We have chosen to display A holiday book for Christmas and the New Year, London, [1853] for the month of December. The opening on show includes an image of Martin Luther, popularly believed to have been the originator of the modern decorated tree, and his family. The book is a collection of legends, poetry, music, games, etc.
The Christmas tree as we know it has its origins in early modern Germany but there are precedents going back much earlier. The ancient Chinese, Egyptians and Hebrews used evergreen wreaths, garlands and trees as symbols of everlasting life. In the nineteenth century, the custom of decorating Christmas trees became widespread amongst the royal courts and nobility throughout Europe but it was through the influence of Queen Victoria’s husband, the German Prince Albert, that families throughout Britain and Ireland first adopted the idea.
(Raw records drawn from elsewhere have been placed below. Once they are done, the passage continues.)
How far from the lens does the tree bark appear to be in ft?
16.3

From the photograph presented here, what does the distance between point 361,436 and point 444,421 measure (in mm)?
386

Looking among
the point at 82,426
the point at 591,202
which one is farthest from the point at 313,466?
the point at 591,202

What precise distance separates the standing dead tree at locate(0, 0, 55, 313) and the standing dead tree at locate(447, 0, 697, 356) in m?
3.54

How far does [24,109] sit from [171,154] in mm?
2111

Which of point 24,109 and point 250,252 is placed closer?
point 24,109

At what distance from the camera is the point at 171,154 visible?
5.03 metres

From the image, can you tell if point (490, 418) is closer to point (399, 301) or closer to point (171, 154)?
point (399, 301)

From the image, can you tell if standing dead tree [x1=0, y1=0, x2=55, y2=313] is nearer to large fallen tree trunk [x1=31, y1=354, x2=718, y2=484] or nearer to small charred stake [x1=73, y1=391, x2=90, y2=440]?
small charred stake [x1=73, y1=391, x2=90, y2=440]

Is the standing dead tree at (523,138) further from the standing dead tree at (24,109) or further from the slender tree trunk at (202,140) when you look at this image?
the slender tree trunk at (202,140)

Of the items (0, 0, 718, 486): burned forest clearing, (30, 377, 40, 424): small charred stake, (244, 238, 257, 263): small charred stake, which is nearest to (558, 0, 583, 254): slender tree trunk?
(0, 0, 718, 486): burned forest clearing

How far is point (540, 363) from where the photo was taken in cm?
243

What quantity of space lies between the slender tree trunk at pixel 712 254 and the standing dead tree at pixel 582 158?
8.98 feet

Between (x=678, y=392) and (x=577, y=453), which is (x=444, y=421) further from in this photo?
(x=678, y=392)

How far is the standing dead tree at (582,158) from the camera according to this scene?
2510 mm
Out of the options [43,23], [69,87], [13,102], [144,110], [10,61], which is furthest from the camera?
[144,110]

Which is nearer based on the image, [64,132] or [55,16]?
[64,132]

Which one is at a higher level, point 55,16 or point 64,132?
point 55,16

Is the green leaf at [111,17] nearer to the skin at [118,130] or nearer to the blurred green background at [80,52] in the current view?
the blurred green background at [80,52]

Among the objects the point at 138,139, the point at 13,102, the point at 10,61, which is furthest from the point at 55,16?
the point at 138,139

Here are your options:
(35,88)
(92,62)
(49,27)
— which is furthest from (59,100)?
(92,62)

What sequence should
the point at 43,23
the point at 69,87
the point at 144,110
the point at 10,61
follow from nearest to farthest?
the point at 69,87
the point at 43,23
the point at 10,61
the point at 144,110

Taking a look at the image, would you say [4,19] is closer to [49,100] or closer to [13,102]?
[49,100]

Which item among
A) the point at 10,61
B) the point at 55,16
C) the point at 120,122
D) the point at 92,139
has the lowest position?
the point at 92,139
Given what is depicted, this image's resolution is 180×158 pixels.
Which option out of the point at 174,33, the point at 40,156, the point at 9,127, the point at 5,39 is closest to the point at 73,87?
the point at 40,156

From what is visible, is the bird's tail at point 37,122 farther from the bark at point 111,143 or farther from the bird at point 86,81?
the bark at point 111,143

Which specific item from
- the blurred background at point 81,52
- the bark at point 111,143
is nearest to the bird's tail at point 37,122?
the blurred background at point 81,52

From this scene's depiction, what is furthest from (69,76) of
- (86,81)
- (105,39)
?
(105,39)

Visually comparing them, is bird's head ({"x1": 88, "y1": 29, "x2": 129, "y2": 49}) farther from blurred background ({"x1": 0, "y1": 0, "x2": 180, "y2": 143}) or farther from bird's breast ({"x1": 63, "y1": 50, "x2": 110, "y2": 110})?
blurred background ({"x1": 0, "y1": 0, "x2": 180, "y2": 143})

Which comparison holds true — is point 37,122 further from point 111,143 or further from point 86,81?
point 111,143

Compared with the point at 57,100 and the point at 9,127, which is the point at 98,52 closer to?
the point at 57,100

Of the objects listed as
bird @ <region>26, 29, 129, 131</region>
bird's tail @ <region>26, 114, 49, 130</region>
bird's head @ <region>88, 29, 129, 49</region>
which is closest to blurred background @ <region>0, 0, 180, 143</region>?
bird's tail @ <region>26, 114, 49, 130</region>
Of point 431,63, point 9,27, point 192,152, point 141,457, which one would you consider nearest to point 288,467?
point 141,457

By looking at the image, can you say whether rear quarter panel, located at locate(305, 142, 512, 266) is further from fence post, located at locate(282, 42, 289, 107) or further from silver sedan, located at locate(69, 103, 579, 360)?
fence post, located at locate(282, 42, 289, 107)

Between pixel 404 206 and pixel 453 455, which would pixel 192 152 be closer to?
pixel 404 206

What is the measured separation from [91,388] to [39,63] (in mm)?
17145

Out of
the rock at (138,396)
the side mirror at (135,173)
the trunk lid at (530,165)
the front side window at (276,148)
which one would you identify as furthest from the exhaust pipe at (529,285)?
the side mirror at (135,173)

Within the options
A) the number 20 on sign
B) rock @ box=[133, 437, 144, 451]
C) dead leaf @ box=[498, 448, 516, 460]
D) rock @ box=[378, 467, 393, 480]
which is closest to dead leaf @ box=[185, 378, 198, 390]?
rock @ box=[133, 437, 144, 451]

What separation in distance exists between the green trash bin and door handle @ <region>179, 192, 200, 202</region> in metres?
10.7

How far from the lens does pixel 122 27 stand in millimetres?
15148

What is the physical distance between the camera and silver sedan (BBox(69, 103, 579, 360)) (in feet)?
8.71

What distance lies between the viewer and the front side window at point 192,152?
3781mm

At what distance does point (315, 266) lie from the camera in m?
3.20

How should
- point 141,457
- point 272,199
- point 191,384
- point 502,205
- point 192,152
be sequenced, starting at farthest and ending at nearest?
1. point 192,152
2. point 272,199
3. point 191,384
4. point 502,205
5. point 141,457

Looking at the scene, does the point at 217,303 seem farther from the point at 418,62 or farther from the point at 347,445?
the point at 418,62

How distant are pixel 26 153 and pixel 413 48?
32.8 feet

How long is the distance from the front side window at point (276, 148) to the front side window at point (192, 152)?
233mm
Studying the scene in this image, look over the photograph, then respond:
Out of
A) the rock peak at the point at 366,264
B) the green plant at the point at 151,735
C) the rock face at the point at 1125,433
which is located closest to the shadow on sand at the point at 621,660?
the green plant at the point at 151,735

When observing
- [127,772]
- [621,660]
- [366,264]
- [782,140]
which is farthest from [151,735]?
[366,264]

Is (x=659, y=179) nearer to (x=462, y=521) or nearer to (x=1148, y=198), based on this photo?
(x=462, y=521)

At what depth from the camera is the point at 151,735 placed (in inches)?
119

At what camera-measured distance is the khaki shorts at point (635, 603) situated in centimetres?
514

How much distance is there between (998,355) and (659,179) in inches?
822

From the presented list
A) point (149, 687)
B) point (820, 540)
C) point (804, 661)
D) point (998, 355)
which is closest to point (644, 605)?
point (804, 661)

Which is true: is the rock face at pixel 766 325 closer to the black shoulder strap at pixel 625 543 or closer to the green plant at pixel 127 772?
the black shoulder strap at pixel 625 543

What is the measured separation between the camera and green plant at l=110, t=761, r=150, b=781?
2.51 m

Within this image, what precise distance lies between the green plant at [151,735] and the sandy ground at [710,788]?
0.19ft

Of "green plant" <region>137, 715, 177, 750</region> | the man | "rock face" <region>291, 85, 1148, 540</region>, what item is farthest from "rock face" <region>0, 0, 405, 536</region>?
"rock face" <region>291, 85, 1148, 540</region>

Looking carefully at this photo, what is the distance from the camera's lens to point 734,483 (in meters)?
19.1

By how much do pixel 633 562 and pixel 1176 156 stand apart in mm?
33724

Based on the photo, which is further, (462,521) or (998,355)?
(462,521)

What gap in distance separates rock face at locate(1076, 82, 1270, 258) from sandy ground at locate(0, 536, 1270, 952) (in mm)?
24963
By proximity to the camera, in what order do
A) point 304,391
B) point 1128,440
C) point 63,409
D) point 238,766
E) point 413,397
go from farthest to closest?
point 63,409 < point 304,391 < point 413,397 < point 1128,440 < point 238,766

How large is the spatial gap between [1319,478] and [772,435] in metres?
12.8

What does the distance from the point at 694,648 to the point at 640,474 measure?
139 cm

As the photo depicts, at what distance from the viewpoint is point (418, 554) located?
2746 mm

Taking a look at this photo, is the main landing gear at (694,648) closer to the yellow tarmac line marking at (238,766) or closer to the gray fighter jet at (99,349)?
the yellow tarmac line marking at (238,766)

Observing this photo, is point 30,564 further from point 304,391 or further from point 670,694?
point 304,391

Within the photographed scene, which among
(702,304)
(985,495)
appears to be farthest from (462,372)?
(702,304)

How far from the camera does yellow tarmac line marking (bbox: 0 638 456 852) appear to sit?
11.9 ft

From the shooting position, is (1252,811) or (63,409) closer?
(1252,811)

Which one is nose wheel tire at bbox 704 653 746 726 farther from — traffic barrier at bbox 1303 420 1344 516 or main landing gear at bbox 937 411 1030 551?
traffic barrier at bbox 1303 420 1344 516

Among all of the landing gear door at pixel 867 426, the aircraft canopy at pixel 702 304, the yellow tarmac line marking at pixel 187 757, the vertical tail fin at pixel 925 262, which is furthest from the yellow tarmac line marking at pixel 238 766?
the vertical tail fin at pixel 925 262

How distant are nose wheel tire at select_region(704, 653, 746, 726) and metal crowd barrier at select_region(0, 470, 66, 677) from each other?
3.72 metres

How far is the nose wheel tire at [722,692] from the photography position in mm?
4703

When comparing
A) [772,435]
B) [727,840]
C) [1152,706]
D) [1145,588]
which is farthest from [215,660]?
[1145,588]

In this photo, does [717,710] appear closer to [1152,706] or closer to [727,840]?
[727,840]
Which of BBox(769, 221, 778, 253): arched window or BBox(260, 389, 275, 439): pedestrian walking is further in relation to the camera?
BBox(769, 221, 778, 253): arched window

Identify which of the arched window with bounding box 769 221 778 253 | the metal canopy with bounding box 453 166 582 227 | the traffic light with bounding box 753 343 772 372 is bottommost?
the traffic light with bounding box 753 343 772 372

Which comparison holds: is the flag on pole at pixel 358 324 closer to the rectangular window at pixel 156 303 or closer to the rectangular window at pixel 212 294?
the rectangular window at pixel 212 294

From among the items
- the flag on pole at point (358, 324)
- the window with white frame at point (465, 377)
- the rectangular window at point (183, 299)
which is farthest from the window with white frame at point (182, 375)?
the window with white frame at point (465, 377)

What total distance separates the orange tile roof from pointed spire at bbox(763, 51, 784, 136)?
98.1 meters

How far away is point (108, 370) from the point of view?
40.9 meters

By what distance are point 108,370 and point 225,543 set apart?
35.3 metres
The Christmas supplement to The Illustrated London News 1848 carried a full-page picture of the Queen’s Christmas tree at Windsor Castle with a note that ‘the exhibition of the Christmas Tree is somewhat more of a German than an English custom’ followed by a short story by the poet R. H. Horne ‘which will throw some light upon the festive purposes for which they are employed in Germany’. In 1850 Charles Dickens wrote a description of ‘a merry company of children assembled round that pretty German toy, a Christmas tree’ in the December 21 issue of his weekly journal, Household Words.